绵绵的阴雨再度降临,这一场无声的雨就如在为南国的重生做最后的冲洗,洗尽一切残留的污浊。再也无人埋怨冬日的雨水彻骨冰凉,唯独翎凤。
雨水会打湿羽毛,贴在身上很不舒爽,况且冰寒入体,于静养不利。他郁闷地坐在花廊的长椅上,撑着脸望向阴云密布的天空默默出神。已然分不清究竟是这厌人的天气让他心情烦闷,还是本就心情烦闷,才会因此而更加烦闷。
“快来看,就是他吗。”不远处传来悄语声,难掩一丝激动,“真漂亮啊,像神明大人一样。”
“你怎能将一只妖魔与神明大人相提并论。”另一个闻言不悦地说。
“她说的没错,我见过神明大人。”又一人兴致勃勃地插入谈话,言语间满是敬畏和艳羡,“那可真是仙子之姿,出尘脱俗,远非凡间之物。可他也毫不逊色啊,非但如此,听说他为了灵女大人……”
“咳。”沉冷的声音打断她,冰冷地说道,“慎言。”
那两人面面相觑,颇为扫兴:“反正哪个男人若是这样待我,我就嫁给他了。”
“你们……”
三人倏然齐齐闭嘴,朝着同一方向畏然地福身一礼,匆匆地逃走了。笙自长廊的另一头走出,撑起油伞信步走向了花廊。

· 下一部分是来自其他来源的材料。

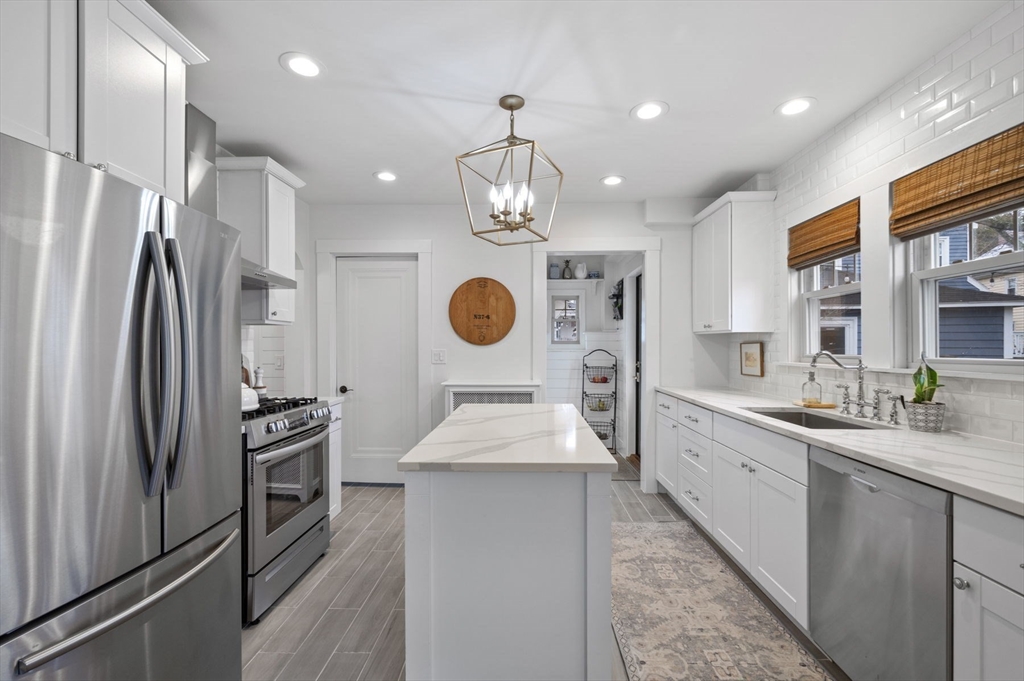 6 Pilgrim Road Marblehead, MA 01945 - Photo 7 of 42 a kitchen with stainless steel appliances granite countertop a sink stove and refrigerator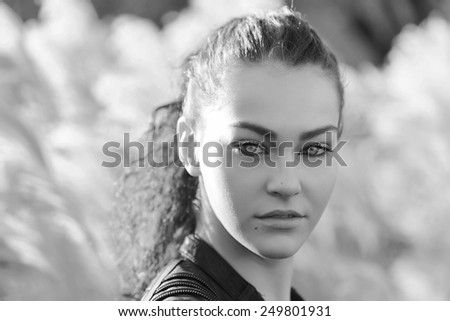 Girl with beautiful eyes in the nature black and white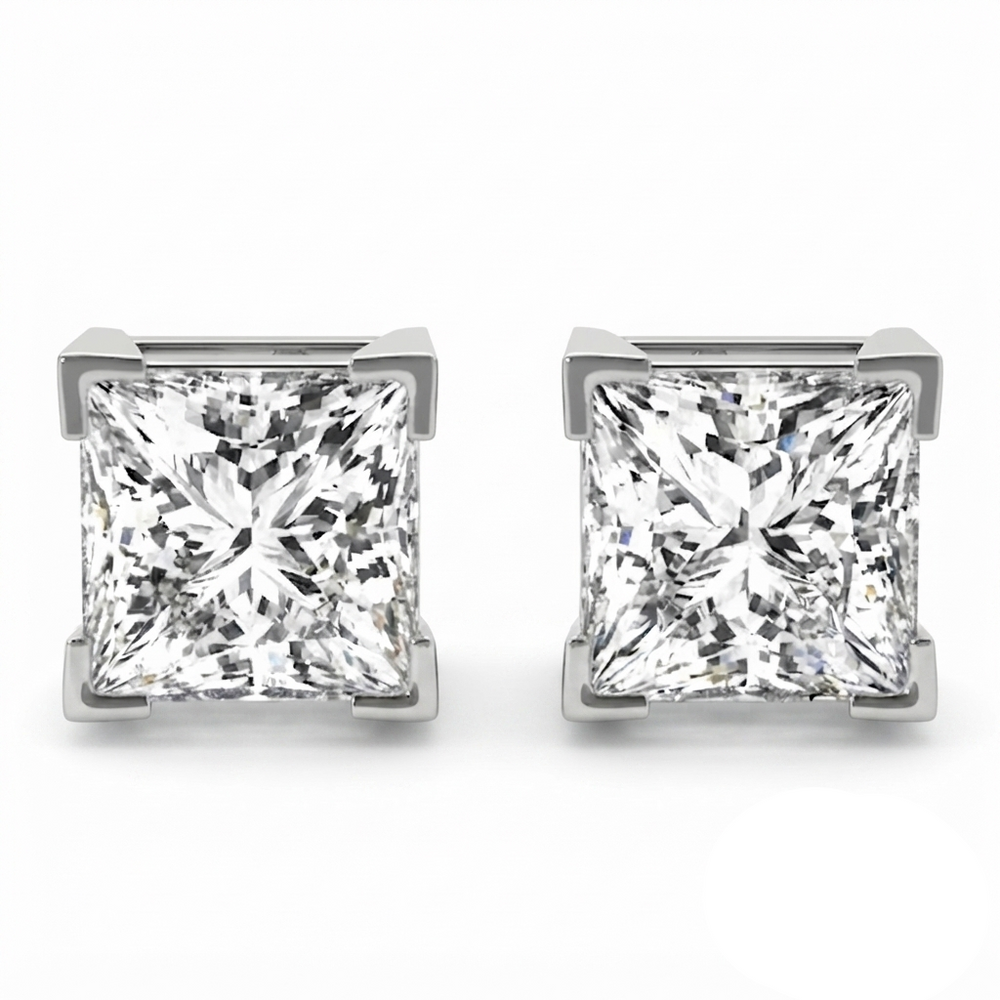 A pair of princess-cut diamond stud earrings
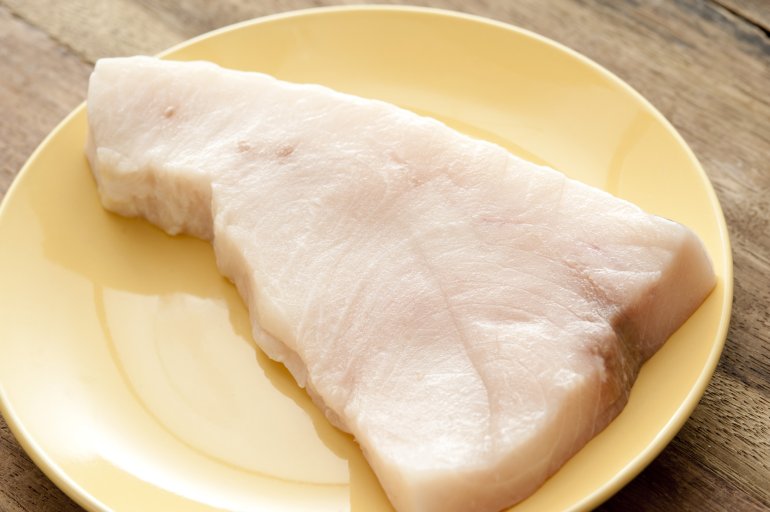 Top down close up view on single Triangle shaped piece of raw swordfish meat in the middle of round yellow china plate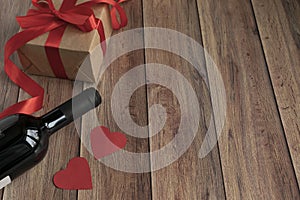 Background for Valentine`s Day. A bottle of wine, a gift from kraft paper, a heart and a satin red ribbon on a wooden background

雨丝绵绵落于伞面,却有微亮的光芒透过伞面落在她的肩头,她踏足走上石阶,转身收起油伞支在一旁,随后轻轻掸了掸衣裙上的水珠。就这么一幕短短的画面,却因为是她而显得那般温柔。
“她还在怪你不守着她当保镖,你实在太迁就她了。”笙微笑着说。
翎凤回头瞥了她一眼,又转过头去一语未发。
笙局促地揉捏着手指默默上前,偷望着周遭投来的眼神,笑了笑说:“你看,其实你在这里很受欢迎,大家都喜欢来看你。”
翎凤目视天空舒了口气,口吻依旧淡漠:“看吧,又不会掉根羽毛。”
气氛再度僵硬,笙踌躇了片刻便走过去,在他面前坐下。望着他有些讶异的神情,微笑说道:“那我也可以吗。”
翎凤的目光在她身上凝视了一会,依旧转过脸不理不睬。笙便这么看着,温柔的光芒流淌在她的眸中,唇边也不由自主地浮起笑容。翎凤终于被看得别扭,回头不耐道:“你老看着我做什么,我又不会掉根羽毛给你。”
笙忍不住笑了起来,凝着他说:“你好看啊。”
雨丝柔软,曾几何时也有过这番对话,只是如今早已心境变迁,不复当初。翎凤望着笙的眼神里流露出了一丝怨气,他觉得笙应该主动前来与他解释,可她却如未曾发生过一样,沉默地望着自己。
终于还是他忍不住了,收回搁在栏杆上的手正了正坐姿,正色问:“为什么要走,为什么连句话都不留。”